Les applications des mathématiques

Les rapports du Comité National pendant les années 1960 nous permettent de mieux saisir l’idéologie sous-jacente aux "mathématiques pures". Elle est appuyée par différents arguments relevant de l’histoire et repose sur une épistémologie un peu simplifiée.

L’argument récurrent en faveur de la pratique de mathématiques "pures" est l’idée selon laquelle les mathématiques sont souvent à l’origine des découvertes fondamentales. Une histoire des sciences un peu déformée sert de démonstration à cette idée :

‘"[...] la plus formidable source d’énergie actuellement connue n’a pu être soupçonnée qu’à la suite de travaux purement mathématiques d’Einstein [...] les théories quantiques n’auraient pas vu le jour sans les connaissances alors acquises sur les espaces de Hilbert." 1608 .’
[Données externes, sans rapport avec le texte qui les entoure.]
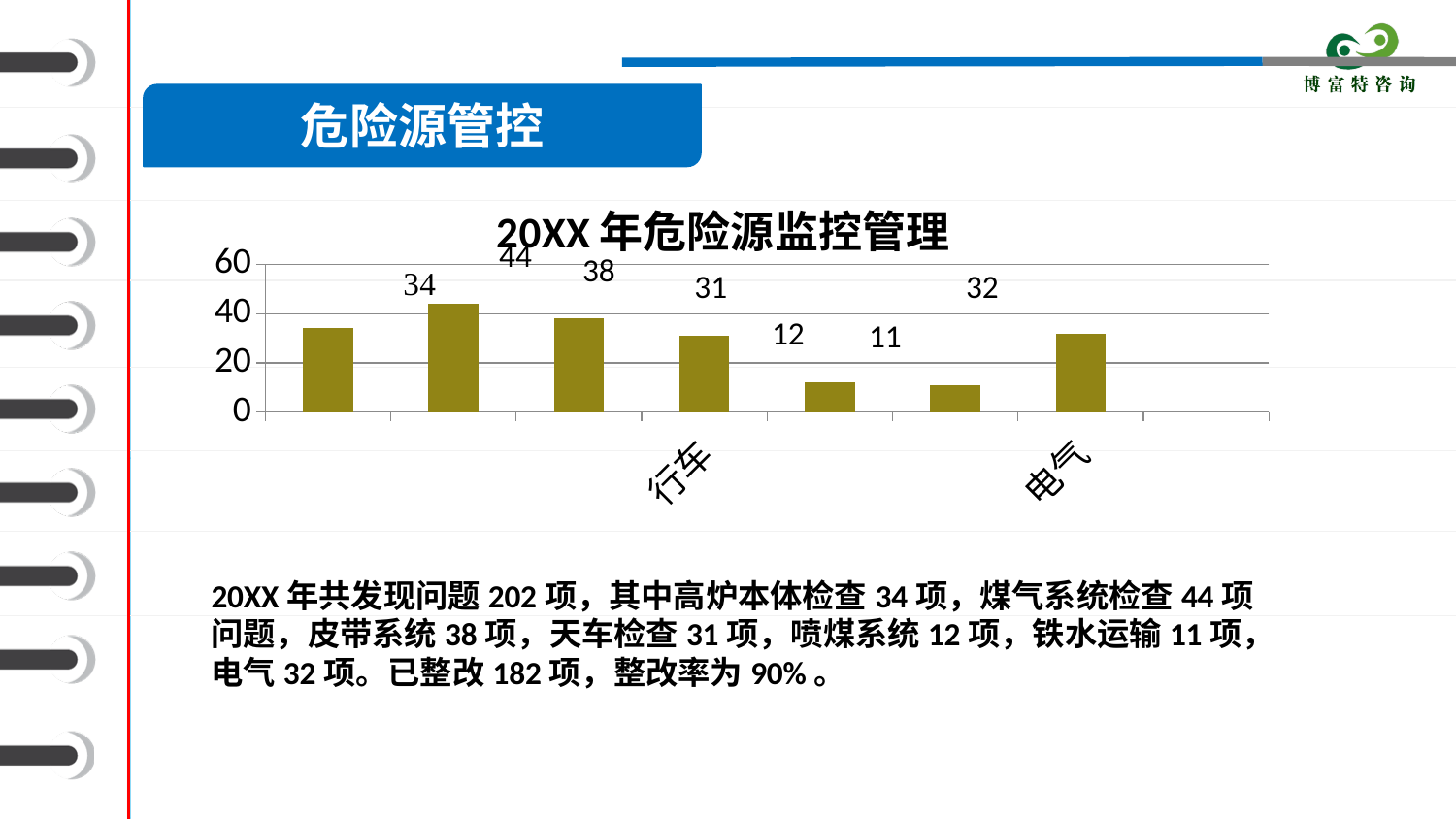
How many bars are plotted in the chart? 7 What is the value for 电气 in the chart? 32 What is the value of the first (leftmost) bar in the chart? 34 Is the value for 行车 greater or less than 20? greater What is the difference between the highest and lowest bar values in the chart? 33 Which has the larger value, 电气 or 行车? 电气 What kind of chart is shown on the slide? bar chart What is the lowest value shown by any bar in the chart? 11 What is the value for 行车 in the chart? 31 What is the difference between the values for 电气 and 行车? 1 What is the highest value shown by any bar in the chart? 44 What is the title of the chart? 20XX年危险源监控管理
Dans l’esprit des auteurs de ces rapports, tout semble se résumer au fait qu’on applique les théories mathématiques dans différentes situations. Les mathématiques "pures" sont donc à la racine de toute la connaissance, en quelque sorte la science la plus "fondamentale". Il y a les mathématiques pures et les applications des mathématiques. Les mathématiques pures peuvent se livrer à l’exercice de spéculation, dont les applications viendront "plus tard". On retrouve certaines idées de Bourbaki, notamment celles exprimées par J. Dieudonné 1609 . L’idée d’"application" se résume à une notion de transfert, à sens unique, des mathématiques pures vers la physique par exemple. Les évolutions futures marqueront les limites de cette idée d’"application".
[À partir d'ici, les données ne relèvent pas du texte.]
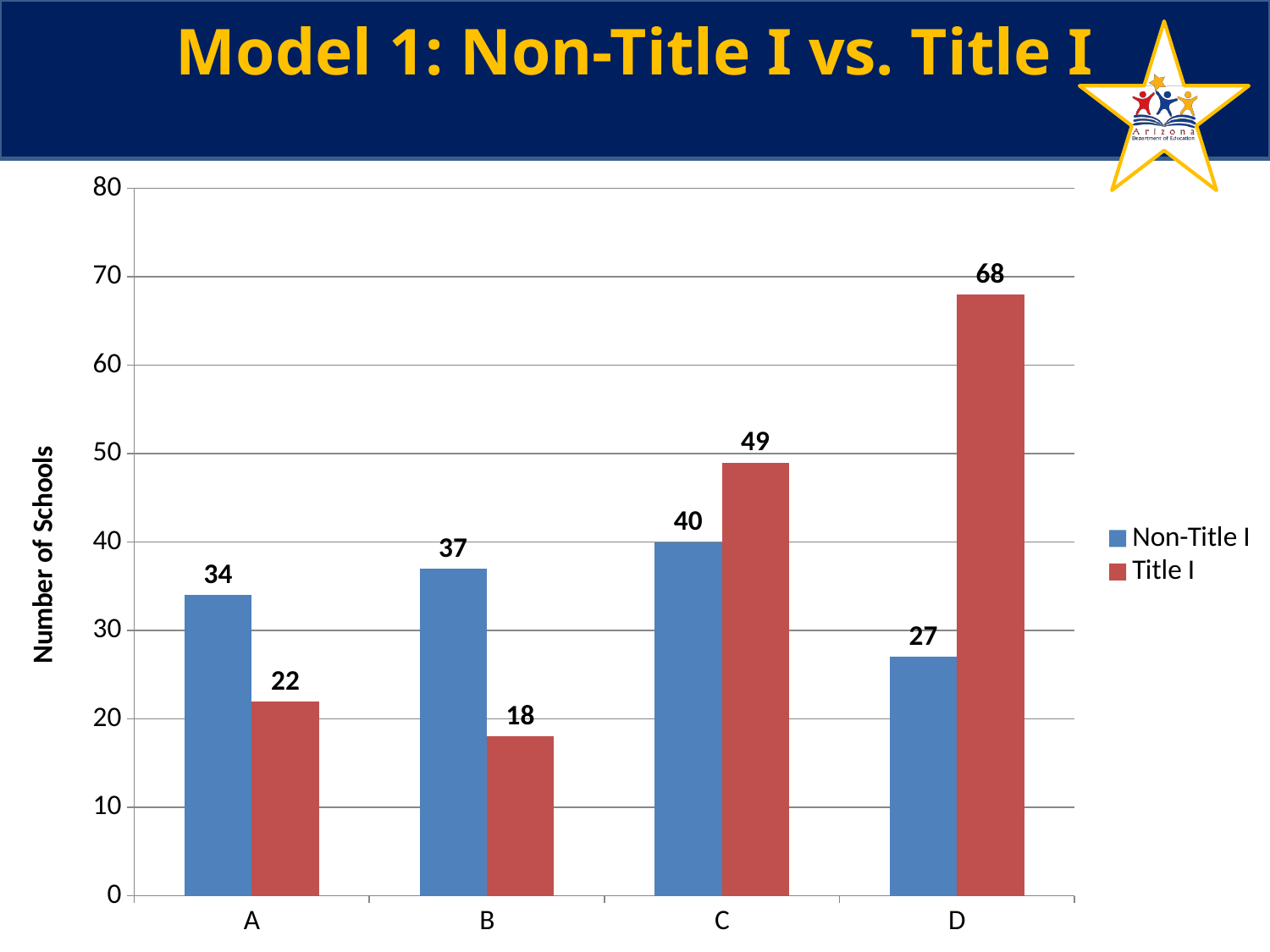
Is the value for Title I in category D greater or less than 60? greater What is the difference between Title I and Non-Title I schools in category C? 9 How many categories are shown on the x axis? 4 What is the number of Title I schools for category D? 68 What is the label of the y axis? Number of Schools Which category has the lowest number of Non-Title I schools? D What is the number of Non-Title I schools for category A? 34 What is the number of Title I schools for category B? 18 What kind of chart is shown on the slide? Bar chart How many series does the legend list? 2 In category B, which is larger: Non-Title I or Title I? Non-Title I Which category has the highest number of Title I schools? D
Ressassé à longueur de rapports, l’autre aspect de ces "mathématiques pures" définies par opposition aux "applications" est le discours sur l’impossibilité d’orienter les recherches dans le domaine. Après les exemples d’Einstein, de la Mécanique quantique et d’autres en Mécanique des fluides, vient l’argument :

‘"Si l’on voit sur ces exemples, qu’il est impossible de prévoir quelles connaissances mathématiques seront pratiquement nécessaires demain, il est plus fondamental encore de comprendre à quel point toute prétention à définir des urgences ou des priorités serait absurde et plus encore funeste." 1610

En résumé, on ne sait pas ce qui est susceptible d’être appliqué, donc il faut développer tous les fronts simultanément et donner aux mathématiciens les moyens qu’ils réclament pour cela 1611 .

Notes
1608.

Rapport de conjoncture 1960, section 1, p.9. Repris dans les Rapports de conjoncture de 1963/64.

1609.

Dans [DIEUDONNE, J., 1987], par exemple.

1610.

Rapport de conjoncture du CNRS 1960, section 1, p. 10.

1611.

La suite du rapport 1960 est effectivement une liste des problèmes d’ordre pratique à résoudre.